Il black metal sinfonico è un genere inflazionato: quante volte avrete letto una frase del genere? Effettivamente insieme al power melodico-sinfonico potrebbe possedere lo scettro di filone più bistrattato del metal, spesso e volentieri a ragione data l'enorme quantità di cloni e pedissequi esecutori di spartiti scritti da altri.
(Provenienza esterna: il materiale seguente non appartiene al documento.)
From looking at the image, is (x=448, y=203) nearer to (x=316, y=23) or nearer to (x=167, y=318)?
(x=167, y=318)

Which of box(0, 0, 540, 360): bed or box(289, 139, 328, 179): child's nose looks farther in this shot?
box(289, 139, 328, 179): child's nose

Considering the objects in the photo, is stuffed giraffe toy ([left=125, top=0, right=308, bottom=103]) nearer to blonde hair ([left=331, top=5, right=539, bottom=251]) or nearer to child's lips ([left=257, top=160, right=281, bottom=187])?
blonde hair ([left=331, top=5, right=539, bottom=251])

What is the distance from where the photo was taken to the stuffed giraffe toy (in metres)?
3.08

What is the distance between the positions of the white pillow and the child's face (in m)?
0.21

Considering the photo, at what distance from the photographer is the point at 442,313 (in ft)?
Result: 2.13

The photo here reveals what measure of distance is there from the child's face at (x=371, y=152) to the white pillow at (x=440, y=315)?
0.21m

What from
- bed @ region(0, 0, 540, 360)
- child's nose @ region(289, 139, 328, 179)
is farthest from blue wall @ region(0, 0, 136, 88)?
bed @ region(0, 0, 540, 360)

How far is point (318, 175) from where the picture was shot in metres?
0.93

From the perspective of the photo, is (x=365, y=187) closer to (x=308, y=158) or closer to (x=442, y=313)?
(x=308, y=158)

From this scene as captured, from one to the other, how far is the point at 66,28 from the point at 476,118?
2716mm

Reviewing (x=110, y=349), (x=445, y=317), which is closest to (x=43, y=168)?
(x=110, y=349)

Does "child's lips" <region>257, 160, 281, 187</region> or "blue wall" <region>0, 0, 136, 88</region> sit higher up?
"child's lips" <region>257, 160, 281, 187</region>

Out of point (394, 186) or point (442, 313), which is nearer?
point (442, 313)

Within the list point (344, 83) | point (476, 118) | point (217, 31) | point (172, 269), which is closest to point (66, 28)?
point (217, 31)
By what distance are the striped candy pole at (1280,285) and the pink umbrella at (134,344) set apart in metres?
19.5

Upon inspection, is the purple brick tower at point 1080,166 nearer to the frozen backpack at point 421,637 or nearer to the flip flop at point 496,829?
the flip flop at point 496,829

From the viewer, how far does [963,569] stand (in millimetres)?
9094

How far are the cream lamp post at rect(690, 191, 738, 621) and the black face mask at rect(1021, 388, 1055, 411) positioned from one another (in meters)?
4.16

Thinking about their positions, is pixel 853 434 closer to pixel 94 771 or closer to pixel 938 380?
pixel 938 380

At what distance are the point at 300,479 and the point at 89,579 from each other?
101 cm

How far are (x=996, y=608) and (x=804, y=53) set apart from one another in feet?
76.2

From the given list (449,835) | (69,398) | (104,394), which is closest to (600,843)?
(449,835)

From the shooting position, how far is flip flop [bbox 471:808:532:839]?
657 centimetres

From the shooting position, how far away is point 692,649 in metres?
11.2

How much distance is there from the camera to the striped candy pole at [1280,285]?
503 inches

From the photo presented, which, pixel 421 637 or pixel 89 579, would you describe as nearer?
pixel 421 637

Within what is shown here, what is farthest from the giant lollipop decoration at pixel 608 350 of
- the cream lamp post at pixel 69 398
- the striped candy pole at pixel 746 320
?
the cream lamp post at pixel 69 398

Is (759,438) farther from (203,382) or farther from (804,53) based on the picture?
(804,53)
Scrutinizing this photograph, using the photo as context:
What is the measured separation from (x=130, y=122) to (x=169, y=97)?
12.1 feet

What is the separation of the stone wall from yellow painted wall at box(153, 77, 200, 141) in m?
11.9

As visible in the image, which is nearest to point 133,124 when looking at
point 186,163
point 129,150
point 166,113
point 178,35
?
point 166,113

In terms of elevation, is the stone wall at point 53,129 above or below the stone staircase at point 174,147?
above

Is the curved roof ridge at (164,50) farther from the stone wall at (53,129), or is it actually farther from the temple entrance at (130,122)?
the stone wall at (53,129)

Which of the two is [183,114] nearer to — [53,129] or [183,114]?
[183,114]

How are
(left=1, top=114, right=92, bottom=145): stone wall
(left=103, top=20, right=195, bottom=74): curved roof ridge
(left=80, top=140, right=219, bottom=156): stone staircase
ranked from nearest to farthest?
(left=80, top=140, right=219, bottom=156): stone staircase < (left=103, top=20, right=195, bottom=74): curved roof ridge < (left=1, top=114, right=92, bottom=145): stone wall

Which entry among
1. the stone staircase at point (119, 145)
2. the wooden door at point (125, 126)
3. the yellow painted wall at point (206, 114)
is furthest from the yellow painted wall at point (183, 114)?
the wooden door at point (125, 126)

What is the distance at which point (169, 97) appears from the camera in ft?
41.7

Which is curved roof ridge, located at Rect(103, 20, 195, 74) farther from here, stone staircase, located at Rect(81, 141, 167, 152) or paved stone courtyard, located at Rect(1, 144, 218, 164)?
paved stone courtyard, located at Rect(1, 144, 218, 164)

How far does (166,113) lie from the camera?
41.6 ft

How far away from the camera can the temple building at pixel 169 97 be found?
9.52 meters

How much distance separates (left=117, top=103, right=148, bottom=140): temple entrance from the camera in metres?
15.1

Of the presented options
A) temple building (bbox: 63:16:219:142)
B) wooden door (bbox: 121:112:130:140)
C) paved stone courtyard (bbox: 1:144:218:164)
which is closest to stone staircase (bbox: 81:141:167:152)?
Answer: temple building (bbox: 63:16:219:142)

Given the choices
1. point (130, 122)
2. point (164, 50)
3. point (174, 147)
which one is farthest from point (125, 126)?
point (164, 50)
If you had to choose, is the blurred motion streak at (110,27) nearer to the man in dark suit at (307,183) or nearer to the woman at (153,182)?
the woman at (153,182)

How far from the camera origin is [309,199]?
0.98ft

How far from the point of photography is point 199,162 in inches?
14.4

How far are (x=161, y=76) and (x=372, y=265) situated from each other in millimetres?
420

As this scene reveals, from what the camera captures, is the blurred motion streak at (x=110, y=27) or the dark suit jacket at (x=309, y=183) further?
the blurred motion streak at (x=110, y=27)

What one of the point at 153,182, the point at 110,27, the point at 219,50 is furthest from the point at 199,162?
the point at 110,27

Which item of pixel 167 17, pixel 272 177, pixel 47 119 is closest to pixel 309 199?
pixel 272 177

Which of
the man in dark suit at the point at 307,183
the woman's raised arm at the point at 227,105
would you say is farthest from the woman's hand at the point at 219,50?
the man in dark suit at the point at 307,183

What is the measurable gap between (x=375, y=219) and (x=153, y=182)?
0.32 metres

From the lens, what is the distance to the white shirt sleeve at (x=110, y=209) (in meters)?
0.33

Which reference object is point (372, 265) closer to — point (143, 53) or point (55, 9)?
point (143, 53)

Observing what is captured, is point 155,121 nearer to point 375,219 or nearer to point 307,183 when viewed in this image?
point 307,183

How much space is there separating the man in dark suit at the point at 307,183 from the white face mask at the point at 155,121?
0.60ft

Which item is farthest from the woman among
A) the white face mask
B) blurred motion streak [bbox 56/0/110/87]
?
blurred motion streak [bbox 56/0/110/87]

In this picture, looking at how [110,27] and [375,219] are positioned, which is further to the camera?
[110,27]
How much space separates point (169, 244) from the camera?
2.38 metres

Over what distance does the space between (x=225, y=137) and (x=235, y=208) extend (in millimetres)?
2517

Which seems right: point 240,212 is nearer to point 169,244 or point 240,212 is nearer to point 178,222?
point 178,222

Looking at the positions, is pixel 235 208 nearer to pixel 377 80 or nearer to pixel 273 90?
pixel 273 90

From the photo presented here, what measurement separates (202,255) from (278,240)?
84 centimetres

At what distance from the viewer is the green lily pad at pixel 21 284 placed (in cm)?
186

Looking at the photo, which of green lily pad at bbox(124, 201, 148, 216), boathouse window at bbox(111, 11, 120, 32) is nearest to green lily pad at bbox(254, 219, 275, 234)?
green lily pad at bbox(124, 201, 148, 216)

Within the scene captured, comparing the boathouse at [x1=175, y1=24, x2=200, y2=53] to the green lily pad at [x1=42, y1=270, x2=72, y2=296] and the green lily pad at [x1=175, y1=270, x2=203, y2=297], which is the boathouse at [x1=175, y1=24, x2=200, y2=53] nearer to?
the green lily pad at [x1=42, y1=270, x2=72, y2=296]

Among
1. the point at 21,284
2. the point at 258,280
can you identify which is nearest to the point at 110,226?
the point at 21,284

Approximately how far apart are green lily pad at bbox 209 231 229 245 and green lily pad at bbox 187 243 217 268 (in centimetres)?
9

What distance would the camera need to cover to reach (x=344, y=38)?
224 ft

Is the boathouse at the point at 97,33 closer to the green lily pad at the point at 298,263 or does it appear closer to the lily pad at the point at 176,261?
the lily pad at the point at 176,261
Non è ora mia intenzione però prodigarmi in una strenua difesa di questa corrente, né affossarla ulteriormente, mi limiterò a presentarvi gli Shadowcraft: band greca composta da Amethyst (chitarra), Pyrphoros (voce), Q_snc (tastiere), Spectral Cannibal (basso) e MF (chitarra) che debutta col full "Principles Of Chaos" dopo aver prodotto una manciata di demo in passato.

Come accade frequentemente, a eccezione dello screaming e qualche ritmica, si trova poco di propriamente black in una proposta di questo tipo, sono le tastiere invece a ricevere ovviamente ampio spazio e Q_snc le giostra a proprio piacimento: come tappetto atmosferico di stampo Dimmu Borgir, in veste di orchestrazioni magniloquenti, in chiave epica (si veda "Principles Of Chaos", forse il punto più alto del disco) supportato da sparuti cori e addirittura con venature folk ("The Light Of Apollo"). Unico frangente davvero stonato invece è l'utilizzo fattone nella prima parte di "A Brotherhood Betrayed", un mix fra alone horror e power che ho faticato a digerire e a capire. Anche le due asce comunque trovano modo di farsi notare in alcune circostanze, specie quando i sintetizzatori si prendono una pausa e il riffing può farsi più tagliente ("Burning Sun Part 2: Bringer Of Plagues And Suffering"). In definitiva gli Shadowcraft quando riescono a costruire un contrasto (che non stona!) fra pathos epico ed extreme metal pestato risultano vincenti e fluidi, "A Path" è un chiaro esempio di ciò.

Dopo aver accennato al fatto che a giudicare dai titoli e dall'andamento emotivo dell'album "Principles Of Chaos" potrebbe essere un concept e che si chiude su atmosfere più rilassate a dispetto del titolo della conclusiva "Wrath Of Celestial Daemons", non mi resta che esprimermi su Q_snc e soci: a mio parere sono una band volenterosa e con margini di crescita, purtroppo al momento priva dell'asso nella manica capace di sparigliare la situazione, ma questa è prerogativa di pochi. Le attenuanti sono tante: è il primo disco, nessuno inventa nulla al giorno d'oggi ecc., però per spiccare sulla concorrenza serve di più: idee, coraggio, esperienza. I patiti di symphonic black diano un ascolto, perché il tutto è curato, senza eccessi barocchi e i pezzi non sono di certo brutti; per tutti gli altri forse è ancora presto.